Malignant potential of homozygous and heterozygous complete moles.

ABSTRACT

There are two main mechanisms of origin for complete hydatidiform mole (a) fertilization of an empty egg by a haploid sperm followed by duplication (monospermic mole); and (b) fertilization of such an egg by two haploid spermatozoa (dispermic mole). The former is inevitably homozygous (homozygous mole), whereas the latter may be heterozygous for a given genetic marker (heterozygous mole). A recent cytogenetic study showed that three cases of choriocarcinoma were undoubtedly heterozygous, which prompted us to compare the incidence of postmolar sequelae between patients with homozygous moles and those with heterozygous moles.
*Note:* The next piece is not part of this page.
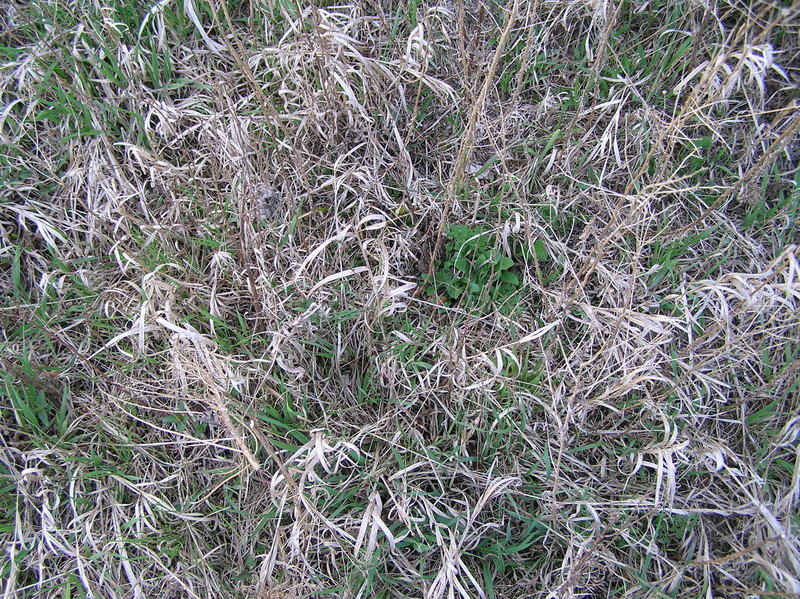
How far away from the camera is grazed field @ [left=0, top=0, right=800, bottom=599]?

Making use of chromosomal heteromorphisms and human lymphocyte antigen and phosphoglucuromutase 1 polymorphisms, we established the androgenetic origin of a complete mole in 49 of 56 cases. Homozygosity was confirmed in 21 moles, and heterozygosity was confirmed in five. Three of five patients with heterozygous moles developed postmolar trophoblastic disease, whereas none of the 21 patients with homozygous moles suffered postmolar trophoblastic disease except one who showed signs of degenerating residual trophoblasts. Consistent with this observation is the fact that all of the four destructive moles studied here were of dispermic origin. Thus, heterozygous moles seem to have a higher malignant potential than do homozygous moles.